The Plagiarism Advisory Service (PAS), based at Northumbria University, has estimated that a quarter of university students have cheated by lifting material from the internet.

Most plagiarism was "accidental" and occurred because students misunderstood or misused academic conventions, the Jisc report said. However, deliberate cheats caused the most concern because they threatened to devalue the British university system.

"Students who deliberately cheat or engage in fraudulent behaviour are characterised as threatening the values and beliefs that underpin academic work, angering and discouraging other students who do not use such tactics, devaluing the integrity of UK awards and qualifications, and distorting the efforts of lecturers who wish to teach rather than police others' actions," it said.

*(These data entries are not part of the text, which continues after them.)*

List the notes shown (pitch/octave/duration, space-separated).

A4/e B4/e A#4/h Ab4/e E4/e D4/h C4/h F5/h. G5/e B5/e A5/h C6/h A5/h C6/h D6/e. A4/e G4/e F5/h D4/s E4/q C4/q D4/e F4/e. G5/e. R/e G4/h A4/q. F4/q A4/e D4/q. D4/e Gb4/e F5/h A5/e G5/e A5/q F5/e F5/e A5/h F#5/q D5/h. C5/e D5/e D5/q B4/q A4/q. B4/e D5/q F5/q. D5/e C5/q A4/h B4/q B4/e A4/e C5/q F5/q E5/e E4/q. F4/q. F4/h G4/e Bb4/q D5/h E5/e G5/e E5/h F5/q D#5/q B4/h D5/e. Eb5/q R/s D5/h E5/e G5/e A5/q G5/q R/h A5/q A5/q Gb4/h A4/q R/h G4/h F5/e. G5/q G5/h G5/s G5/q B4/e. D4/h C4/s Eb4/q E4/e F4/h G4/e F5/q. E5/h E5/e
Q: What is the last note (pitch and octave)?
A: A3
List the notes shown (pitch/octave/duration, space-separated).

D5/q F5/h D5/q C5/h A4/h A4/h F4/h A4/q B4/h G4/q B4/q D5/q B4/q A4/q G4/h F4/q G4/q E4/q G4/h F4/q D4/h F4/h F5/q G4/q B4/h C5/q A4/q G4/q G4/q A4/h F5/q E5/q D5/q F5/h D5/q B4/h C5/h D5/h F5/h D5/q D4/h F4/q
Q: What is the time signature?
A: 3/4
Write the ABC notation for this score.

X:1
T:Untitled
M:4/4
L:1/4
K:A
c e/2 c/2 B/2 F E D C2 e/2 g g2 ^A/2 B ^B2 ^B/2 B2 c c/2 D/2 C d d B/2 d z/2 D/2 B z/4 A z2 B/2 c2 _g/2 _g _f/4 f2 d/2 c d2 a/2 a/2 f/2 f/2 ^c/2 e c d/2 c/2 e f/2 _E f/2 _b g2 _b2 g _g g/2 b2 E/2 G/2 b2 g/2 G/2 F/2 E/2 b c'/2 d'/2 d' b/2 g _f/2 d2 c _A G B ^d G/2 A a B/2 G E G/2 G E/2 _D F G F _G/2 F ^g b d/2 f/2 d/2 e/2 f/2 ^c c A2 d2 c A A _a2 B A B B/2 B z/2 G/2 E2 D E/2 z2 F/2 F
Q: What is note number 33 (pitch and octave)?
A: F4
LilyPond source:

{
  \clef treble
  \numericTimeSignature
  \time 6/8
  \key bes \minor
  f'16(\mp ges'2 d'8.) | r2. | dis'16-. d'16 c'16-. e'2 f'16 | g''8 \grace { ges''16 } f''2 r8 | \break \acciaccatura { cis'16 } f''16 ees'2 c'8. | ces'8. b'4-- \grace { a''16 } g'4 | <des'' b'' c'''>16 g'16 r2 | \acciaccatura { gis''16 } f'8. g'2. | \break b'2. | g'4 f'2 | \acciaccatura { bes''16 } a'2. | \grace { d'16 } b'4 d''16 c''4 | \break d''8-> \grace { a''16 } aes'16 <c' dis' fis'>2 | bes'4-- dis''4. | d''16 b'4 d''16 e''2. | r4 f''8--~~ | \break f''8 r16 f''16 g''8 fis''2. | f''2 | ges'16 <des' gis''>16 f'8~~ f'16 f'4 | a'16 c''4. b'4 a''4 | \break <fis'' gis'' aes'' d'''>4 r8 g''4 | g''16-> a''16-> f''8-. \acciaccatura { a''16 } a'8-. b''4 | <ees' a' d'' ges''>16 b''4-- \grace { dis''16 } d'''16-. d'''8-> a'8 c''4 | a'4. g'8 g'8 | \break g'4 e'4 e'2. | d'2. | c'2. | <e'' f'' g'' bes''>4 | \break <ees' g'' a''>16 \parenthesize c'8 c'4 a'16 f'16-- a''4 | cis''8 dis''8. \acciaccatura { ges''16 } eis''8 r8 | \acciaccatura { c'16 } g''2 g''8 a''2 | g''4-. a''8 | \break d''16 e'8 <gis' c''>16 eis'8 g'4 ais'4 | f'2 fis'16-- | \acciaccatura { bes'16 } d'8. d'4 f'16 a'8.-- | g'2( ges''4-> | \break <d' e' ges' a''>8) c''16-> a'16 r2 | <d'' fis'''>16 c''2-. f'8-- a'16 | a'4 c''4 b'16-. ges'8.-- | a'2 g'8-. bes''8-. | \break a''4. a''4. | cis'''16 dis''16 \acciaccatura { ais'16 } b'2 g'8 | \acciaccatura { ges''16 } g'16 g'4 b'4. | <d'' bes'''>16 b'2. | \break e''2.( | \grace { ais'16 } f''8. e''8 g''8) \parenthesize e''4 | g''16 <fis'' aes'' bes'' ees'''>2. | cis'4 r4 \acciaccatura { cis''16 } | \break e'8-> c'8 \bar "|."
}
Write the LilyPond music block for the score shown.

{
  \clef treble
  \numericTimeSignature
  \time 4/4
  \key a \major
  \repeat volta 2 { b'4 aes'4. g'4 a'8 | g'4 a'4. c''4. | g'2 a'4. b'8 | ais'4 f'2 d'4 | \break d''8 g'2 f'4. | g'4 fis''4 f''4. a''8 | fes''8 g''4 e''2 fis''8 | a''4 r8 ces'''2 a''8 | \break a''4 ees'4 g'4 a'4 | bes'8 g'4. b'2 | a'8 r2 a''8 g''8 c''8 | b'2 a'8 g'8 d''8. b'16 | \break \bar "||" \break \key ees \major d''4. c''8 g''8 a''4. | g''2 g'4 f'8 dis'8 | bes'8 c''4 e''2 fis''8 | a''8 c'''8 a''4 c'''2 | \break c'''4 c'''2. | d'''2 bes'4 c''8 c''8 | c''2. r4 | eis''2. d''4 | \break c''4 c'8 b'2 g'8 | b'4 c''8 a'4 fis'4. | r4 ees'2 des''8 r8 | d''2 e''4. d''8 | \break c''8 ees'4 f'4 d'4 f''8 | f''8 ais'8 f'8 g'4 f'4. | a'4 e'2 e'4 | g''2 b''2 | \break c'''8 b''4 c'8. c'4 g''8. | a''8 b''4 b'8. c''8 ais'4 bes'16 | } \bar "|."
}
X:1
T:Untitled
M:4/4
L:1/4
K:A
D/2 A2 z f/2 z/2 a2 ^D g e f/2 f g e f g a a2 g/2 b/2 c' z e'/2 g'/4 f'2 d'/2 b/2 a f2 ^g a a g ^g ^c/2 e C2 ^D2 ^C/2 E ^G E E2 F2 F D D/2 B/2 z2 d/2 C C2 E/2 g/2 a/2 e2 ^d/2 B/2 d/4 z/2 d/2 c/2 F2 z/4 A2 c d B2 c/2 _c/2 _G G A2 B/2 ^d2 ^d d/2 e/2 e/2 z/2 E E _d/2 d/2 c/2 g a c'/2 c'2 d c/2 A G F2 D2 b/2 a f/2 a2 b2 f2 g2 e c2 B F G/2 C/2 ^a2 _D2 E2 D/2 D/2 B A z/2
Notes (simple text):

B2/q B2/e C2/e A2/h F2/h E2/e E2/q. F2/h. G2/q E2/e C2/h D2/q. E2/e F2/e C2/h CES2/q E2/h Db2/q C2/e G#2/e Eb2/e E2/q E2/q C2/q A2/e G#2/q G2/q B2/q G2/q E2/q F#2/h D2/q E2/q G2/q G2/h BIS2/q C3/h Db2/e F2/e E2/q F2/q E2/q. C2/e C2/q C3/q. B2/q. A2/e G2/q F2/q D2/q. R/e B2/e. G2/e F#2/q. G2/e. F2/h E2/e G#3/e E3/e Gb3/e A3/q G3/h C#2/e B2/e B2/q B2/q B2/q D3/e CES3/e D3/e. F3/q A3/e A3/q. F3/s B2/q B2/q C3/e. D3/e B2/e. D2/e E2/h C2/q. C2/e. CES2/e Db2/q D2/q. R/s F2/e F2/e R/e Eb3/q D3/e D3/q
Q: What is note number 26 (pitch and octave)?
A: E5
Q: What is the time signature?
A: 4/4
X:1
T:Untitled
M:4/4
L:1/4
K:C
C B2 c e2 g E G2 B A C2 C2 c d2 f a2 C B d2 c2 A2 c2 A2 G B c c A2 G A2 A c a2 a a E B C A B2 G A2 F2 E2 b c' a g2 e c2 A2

The report calls on universities to nominate members of staff to deal with cases of plagiarism. But it recommends employing a carrot, rather than stick, approach: "Catch-and- punish approaches are self- defeating in that they absorb huge amounts of staff time, do not lessen the overall incidence of plagiarism and deflect students from a focus on learning to one devoted to not breaking rules or not getting caught."

Last month, a leading vice-chancellor warned that plagiarism was increasing partly because universities had failed to equip students with a basic sense of morality.

Steven Schwartz, vice- chancellor of Brunel University, who chaired the Government's working party on university admissions, said: "Plagiarism, incivility, rudeness and reneging on legitimate debts - all of these are depressingly common among university students," he said.

"I believe that it is time for universities once again to articulate a moral vision of what they are trying to achieve, and live up to it."